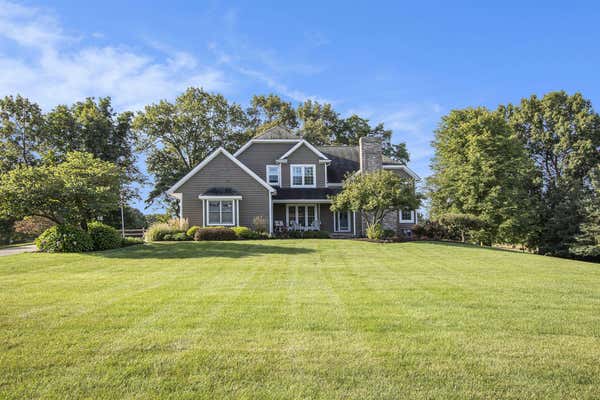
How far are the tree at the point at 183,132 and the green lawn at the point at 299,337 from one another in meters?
30.8

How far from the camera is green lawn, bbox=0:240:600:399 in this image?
3455 mm

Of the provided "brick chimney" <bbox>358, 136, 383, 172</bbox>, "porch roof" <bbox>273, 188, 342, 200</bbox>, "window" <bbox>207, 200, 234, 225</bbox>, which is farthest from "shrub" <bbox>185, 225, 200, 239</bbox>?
"brick chimney" <bbox>358, 136, 383, 172</bbox>

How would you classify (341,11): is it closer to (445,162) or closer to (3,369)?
(3,369)

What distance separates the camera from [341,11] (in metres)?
13.9

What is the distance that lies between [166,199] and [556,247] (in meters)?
36.2

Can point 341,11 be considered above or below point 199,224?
above

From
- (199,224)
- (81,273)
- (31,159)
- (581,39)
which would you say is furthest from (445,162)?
(31,159)

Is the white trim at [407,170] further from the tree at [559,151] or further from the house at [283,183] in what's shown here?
the tree at [559,151]

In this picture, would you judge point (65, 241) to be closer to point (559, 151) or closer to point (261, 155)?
point (261, 155)

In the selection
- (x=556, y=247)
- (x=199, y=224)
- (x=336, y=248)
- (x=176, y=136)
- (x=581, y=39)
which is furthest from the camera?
(x=176, y=136)

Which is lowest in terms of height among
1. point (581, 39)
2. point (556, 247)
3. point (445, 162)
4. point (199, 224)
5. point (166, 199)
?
point (556, 247)

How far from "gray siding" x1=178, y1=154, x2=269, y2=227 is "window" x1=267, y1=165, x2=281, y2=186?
3440 millimetres

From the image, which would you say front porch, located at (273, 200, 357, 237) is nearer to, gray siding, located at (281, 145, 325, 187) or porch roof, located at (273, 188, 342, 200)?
porch roof, located at (273, 188, 342, 200)

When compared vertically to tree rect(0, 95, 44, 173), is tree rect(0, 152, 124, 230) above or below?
below
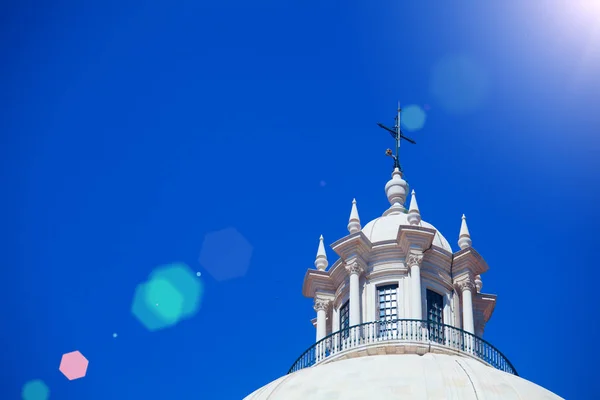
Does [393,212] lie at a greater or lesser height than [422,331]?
greater

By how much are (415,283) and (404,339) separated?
120 inches

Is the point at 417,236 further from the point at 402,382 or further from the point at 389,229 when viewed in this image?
the point at 402,382

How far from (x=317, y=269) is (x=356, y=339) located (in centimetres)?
569

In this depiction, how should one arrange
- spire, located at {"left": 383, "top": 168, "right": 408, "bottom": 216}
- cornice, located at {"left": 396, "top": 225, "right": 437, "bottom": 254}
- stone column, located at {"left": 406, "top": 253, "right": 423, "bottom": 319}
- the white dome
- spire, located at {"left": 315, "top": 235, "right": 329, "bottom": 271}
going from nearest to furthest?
stone column, located at {"left": 406, "top": 253, "right": 423, "bottom": 319}, cornice, located at {"left": 396, "top": 225, "right": 437, "bottom": 254}, the white dome, spire, located at {"left": 315, "top": 235, "right": 329, "bottom": 271}, spire, located at {"left": 383, "top": 168, "right": 408, "bottom": 216}

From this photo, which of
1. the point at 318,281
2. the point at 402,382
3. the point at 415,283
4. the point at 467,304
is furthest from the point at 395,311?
the point at 402,382

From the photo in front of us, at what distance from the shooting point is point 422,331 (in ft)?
149

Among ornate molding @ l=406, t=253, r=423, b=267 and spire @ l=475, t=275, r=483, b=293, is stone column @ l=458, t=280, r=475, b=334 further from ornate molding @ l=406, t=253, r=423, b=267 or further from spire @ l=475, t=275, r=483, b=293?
spire @ l=475, t=275, r=483, b=293

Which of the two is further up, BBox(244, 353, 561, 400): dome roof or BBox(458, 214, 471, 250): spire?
BBox(458, 214, 471, 250): spire

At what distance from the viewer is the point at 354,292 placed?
156 ft

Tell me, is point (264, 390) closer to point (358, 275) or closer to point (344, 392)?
point (344, 392)

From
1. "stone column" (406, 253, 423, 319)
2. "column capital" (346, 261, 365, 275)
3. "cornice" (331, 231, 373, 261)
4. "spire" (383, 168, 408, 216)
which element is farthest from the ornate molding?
"spire" (383, 168, 408, 216)

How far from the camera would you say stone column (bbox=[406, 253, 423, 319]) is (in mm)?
46531

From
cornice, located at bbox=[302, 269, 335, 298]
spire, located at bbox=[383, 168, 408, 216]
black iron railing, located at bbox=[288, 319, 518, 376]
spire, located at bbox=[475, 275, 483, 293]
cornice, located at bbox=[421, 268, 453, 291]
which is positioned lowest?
black iron railing, located at bbox=[288, 319, 518, 376]

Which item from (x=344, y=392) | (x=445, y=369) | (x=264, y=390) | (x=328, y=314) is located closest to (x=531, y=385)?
(x=445, y=369)
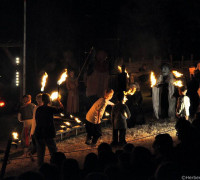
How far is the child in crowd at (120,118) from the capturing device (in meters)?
9.59


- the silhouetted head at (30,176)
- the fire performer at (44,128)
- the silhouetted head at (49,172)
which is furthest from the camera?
the fire performer at (44,128)

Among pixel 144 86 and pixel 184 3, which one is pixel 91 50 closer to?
pixel 144 86

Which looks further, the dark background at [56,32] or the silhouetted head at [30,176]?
the dark background at [56,32]

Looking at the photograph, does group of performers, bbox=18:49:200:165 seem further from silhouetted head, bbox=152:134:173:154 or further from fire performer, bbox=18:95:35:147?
silhouetted head, bbox=152:134:173:154

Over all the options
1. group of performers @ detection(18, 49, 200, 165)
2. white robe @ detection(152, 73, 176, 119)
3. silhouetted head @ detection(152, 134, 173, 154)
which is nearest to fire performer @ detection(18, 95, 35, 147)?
group of performers @ detection(18, 49, 200, 165)

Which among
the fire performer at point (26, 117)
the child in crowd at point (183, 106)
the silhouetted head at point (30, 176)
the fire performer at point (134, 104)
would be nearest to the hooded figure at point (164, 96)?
the fire performer at point (134, 104)

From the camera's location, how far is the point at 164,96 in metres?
13.6

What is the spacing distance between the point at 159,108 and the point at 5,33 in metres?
7.31

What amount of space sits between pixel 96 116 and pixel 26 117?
1.83 metres

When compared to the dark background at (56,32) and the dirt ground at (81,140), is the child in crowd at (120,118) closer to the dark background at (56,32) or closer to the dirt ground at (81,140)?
the dirt ground at (81,140)

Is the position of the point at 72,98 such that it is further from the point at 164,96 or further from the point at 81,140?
the point at 81,140

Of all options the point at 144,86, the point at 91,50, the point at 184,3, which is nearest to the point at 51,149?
the point at 91,50

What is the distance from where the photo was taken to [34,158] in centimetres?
888

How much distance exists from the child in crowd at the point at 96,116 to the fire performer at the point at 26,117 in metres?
1.56
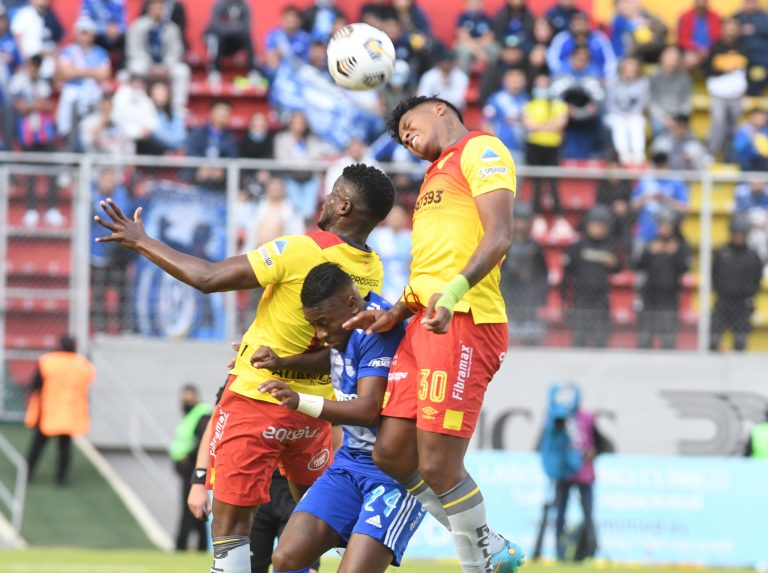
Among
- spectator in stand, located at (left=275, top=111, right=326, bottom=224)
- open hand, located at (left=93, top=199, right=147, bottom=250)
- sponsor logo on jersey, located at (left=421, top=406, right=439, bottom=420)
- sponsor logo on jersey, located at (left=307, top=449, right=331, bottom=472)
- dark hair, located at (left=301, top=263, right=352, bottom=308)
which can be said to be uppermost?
spectator in stand, located at (left=275, top=111, right=326, bottom=224)

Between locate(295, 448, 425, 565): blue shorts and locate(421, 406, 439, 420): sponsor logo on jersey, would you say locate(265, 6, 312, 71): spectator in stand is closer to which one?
locate(295, 448, 425, 565): blue shorts

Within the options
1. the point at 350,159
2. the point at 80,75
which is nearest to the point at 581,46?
the point at 350,159

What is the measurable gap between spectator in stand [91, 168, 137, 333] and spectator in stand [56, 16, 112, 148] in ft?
6.29

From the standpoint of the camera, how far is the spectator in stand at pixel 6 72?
19.2 meters

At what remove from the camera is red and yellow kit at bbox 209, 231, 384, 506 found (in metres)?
7.56

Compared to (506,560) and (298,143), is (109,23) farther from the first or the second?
(506,560)

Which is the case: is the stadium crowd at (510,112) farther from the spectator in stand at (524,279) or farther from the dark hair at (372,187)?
the dark hair at (372,187)

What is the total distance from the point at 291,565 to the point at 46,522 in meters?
10.3

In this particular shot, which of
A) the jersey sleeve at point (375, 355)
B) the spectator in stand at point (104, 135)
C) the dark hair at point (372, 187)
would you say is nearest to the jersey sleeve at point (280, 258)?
the dark hair at point (372, 187)

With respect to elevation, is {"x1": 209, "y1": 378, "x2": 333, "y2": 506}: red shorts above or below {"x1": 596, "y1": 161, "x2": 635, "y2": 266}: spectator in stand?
below

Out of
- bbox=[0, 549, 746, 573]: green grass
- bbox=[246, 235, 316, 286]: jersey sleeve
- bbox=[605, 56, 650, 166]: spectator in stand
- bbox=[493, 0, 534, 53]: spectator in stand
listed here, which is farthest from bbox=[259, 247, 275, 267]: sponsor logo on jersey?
bbox=[493, 0, 534, 53]: spectator in stand

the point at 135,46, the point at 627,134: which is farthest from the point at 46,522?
the point at 627,134

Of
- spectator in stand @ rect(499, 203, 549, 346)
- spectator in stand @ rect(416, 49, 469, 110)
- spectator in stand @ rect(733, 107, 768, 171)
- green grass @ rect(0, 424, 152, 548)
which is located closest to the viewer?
spectator in stand @ rect(499, 203, 549, 346)

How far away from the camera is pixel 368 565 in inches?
286
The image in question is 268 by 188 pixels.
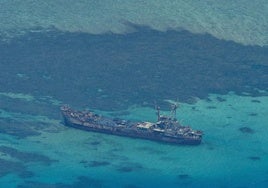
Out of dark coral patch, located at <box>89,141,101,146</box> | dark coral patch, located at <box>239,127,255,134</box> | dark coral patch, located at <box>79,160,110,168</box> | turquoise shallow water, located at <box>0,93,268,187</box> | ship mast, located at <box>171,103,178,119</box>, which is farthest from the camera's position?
dark coral patch, located at <box>239,127,255,134</box>

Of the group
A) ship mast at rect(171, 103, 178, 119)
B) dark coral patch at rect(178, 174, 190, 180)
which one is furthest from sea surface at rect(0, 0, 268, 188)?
ship mast at rect(171, 103, 178, 119)

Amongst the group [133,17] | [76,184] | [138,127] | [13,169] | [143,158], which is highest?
[133,17]

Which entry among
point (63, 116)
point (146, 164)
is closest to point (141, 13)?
point (63, 116)

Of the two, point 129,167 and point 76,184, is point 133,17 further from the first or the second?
point 76,184

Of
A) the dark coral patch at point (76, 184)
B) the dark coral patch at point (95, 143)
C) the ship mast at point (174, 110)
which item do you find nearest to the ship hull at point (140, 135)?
the dark coral patch at point (95, 143)

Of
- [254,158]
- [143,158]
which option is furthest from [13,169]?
[254,158]

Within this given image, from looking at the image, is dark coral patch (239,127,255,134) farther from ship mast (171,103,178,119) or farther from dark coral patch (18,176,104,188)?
dark coral patch (18,176,104,188)
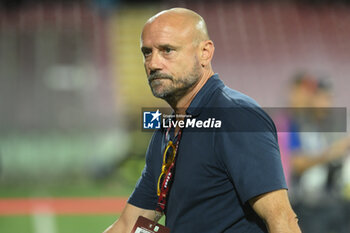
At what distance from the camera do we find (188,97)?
7.00 feet

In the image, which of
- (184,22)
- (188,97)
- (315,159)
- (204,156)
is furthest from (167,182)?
(315,159)

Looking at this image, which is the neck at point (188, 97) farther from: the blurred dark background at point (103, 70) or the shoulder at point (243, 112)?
the blurred dark background at point (103, 70)

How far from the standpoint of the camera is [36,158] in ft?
40.9

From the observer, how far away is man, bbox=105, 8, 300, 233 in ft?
5.73

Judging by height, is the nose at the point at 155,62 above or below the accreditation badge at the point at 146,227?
above

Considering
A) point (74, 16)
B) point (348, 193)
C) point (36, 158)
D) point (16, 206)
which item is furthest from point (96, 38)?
point (348, 193)

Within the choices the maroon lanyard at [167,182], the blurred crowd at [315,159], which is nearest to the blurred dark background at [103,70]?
the blurred crowd at [315,159]

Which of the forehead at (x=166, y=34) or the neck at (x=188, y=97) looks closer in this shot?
the forehead at (x=166, y=34)

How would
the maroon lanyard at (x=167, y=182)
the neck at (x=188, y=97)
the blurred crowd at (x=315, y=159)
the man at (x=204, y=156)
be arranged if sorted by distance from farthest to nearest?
1. the blurred crowd at (x=315, y=159)
2. the neck at (x=188, y=97)
3. the maroon lanyard at (x=167, y=182)
4. the man at (x=204, y=156)

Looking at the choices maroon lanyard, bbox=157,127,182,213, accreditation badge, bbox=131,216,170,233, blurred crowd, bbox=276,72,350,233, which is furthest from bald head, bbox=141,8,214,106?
blurred crowd, bbox=276,72,350,233

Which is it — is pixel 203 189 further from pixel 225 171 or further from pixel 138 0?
pixel 138 0

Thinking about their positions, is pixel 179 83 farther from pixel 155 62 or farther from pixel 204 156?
pixel 204 156

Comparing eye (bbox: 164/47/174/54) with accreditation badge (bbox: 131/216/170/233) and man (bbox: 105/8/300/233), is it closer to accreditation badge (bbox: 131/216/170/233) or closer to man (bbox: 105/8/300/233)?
man (bbox: 105/8/300/233)

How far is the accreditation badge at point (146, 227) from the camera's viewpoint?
6.67 ft
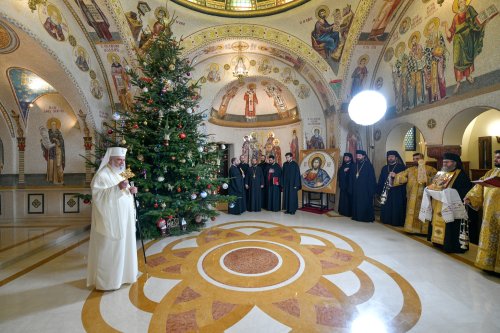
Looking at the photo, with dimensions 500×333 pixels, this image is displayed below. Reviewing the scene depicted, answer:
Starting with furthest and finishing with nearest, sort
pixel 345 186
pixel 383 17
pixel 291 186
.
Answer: pixel 291 186
pixel 345 186
pixel 383 17

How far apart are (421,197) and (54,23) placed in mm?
10912

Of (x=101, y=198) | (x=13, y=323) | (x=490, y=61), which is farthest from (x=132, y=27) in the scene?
(x=490, y=61)

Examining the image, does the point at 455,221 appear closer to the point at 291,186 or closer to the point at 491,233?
the point at 491,233

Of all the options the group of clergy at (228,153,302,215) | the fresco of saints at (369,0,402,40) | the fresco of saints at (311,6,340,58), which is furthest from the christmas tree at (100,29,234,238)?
the fresco of saints at (369,0,402,40)

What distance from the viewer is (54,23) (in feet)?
18.7

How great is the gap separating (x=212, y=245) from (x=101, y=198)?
2624mm

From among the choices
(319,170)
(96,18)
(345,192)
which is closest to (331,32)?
(319,170)

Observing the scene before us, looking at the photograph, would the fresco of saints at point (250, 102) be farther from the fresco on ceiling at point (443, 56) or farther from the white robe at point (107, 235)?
the white robe at point (107, 235)

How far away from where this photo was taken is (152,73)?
5.40 meters

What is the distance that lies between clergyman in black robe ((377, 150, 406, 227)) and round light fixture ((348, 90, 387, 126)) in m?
Result: 1.49

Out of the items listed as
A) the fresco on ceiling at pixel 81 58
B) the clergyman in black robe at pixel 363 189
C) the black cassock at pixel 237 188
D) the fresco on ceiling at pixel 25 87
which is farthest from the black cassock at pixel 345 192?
the fresco on ceiling at pixel 25 87

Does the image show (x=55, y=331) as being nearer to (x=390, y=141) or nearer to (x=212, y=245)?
(x=212, y=245)

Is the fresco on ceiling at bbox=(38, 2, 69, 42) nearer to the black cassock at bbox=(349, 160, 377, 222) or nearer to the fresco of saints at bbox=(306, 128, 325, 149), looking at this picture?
the fresco of saints at bbox=(306, 128, 325, 149)

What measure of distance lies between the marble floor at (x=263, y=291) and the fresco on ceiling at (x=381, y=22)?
271 inches
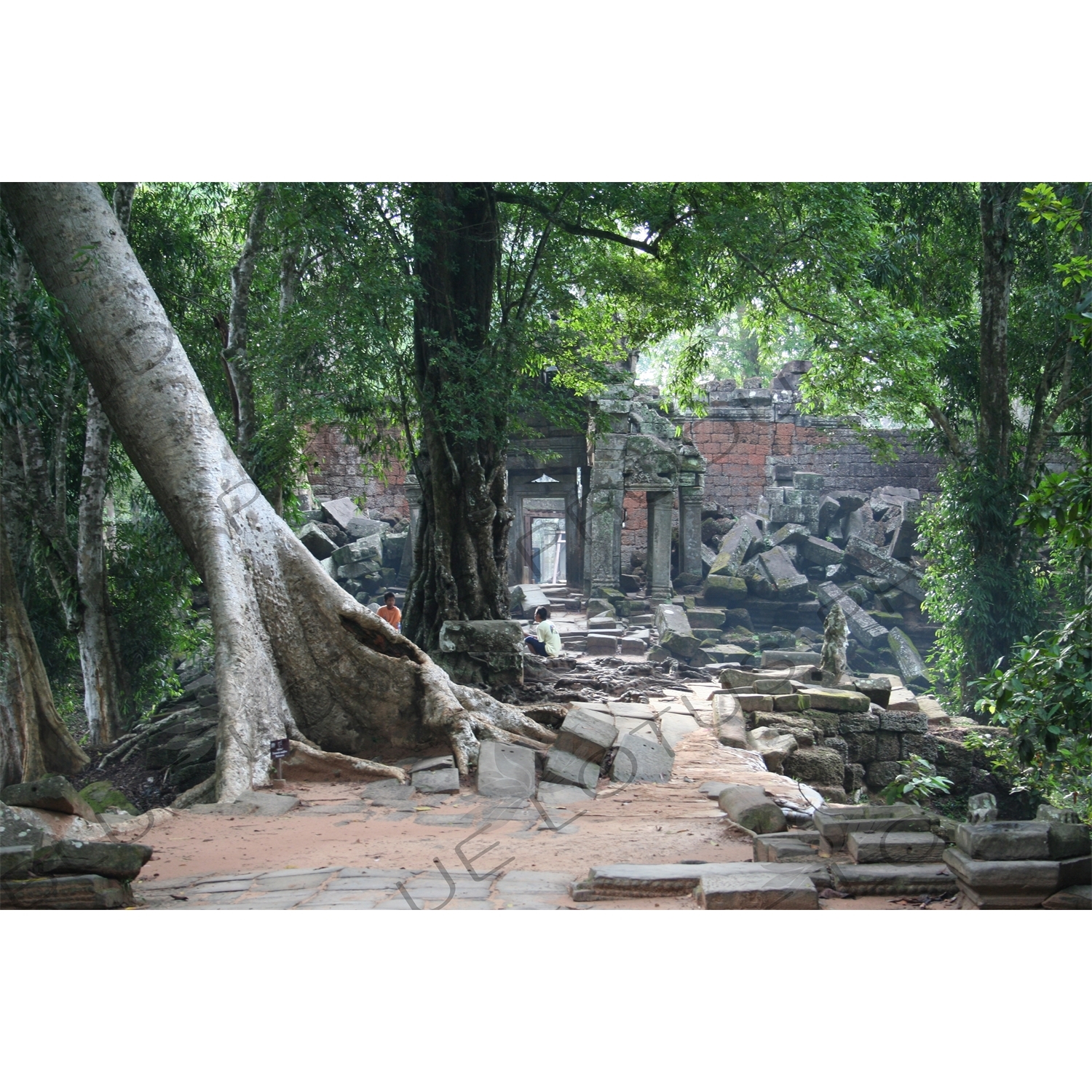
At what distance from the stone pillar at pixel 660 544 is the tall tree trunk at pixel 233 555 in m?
8.55

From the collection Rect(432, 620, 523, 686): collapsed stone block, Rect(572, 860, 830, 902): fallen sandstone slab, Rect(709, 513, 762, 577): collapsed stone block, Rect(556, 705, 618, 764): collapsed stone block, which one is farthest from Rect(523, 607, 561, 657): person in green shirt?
Rect(572, 860, 830, 902): fallen sandstone slab

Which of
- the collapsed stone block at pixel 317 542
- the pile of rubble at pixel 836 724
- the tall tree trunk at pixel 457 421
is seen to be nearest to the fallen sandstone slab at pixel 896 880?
the pile of rubble at pixel 836 724

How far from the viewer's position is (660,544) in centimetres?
1359

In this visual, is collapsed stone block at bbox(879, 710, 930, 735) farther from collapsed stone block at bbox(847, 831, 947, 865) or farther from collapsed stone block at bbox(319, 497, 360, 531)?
collapsed stone block at bbox(319, 497, 360, 531)

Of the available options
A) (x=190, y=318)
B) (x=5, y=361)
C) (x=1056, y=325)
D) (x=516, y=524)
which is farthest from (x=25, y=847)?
(x=516, y=524)

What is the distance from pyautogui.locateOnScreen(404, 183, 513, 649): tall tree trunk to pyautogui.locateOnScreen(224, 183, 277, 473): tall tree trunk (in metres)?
1.19

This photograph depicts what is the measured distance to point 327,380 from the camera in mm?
6402

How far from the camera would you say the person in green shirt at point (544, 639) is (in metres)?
8.95

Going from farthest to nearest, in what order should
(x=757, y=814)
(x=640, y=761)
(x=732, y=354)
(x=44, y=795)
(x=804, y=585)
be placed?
(x=732, y=354), (x=804, y=585), (x=640, y=761), (x=757, y=814), (x=44, y=795)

================================

▶ **Exercise**
Repeat verbatim the range of lines that opens at the line containing "What measure of" and closes at the last line of the entries, excluding all pictures.

▶ **Full answer**
What measure of distance lies between the marble floor at (x=263, y=291) and the fresco on ceiling at (x=381, y=22)?
271 inches
At what distance from the stone pillar at pixel 660 544 is the tall tree trunk at pixel 233 555 in m?
8.55

From the collection Rect(432, 620, 523, 686): collapsed stone block, Rect(572, 860, 830, 902): fallen sandstone slab, Rect(709, 513, 762, 577): collapsed stone block, Rect(556, 705, 618, 764): collapsed stone block, which one is farthest from Rect(523, 607, 561, 657): person in green shirt?
Rect(572, 860, 830, 902): fallen sandstone slab

Which of
- the collapsed stone block at pixel 317 542
- the pile of rubble at pixel 836 724
- the tall tree trunk at pixel 457 421
is seen to be nearest to the fallen sandstone slab at pixel 896 880?
the pile of rubble at pixel 836 724

How far from the viewer's position is (660,544) in centimetres?
1359

In this visual, is collapsed stone block at bbox(879, 710, 930, 735) farther from collapsed stone block at bbox(847, 831, 947, 865) or farther from collapsed stone block at bbox(319, 497, 360, 531)?
collapsed stone block at bbox(319, 497, 360, 531)

Of the available options
A) (x=190, y=318)
B) (x=5, y=361)
C) (x=1056, y=325)
D) (x=516, y=524)
which is farthest from (x=25, y=847)?
(x=516, y=524)

What is the distance from pyautogui.locateOnScreen(404, 183, 513, 649): tall tree trunk to pyautogui.locateOnScreen(224, 183, 277, 473): tall tree trunk (in metres)?
1.19

This photograph depicts what is the measured distance to point 327,380 from the camera in mm?
6402

How far from the camera would you say the person in green shirt at point (544, 639) is (in metres)?
8.95

Going from farthest to nearest, in what order should
(x=757, y=814)
(x=640, y=761)
(x=732, y=354)
(x=44, y=795)
(x=804, y=585)
be placed?
(x=732, y=354), (x=804, y=585), (x=640, y=761), (x=757, y=814), (x=44, y=795)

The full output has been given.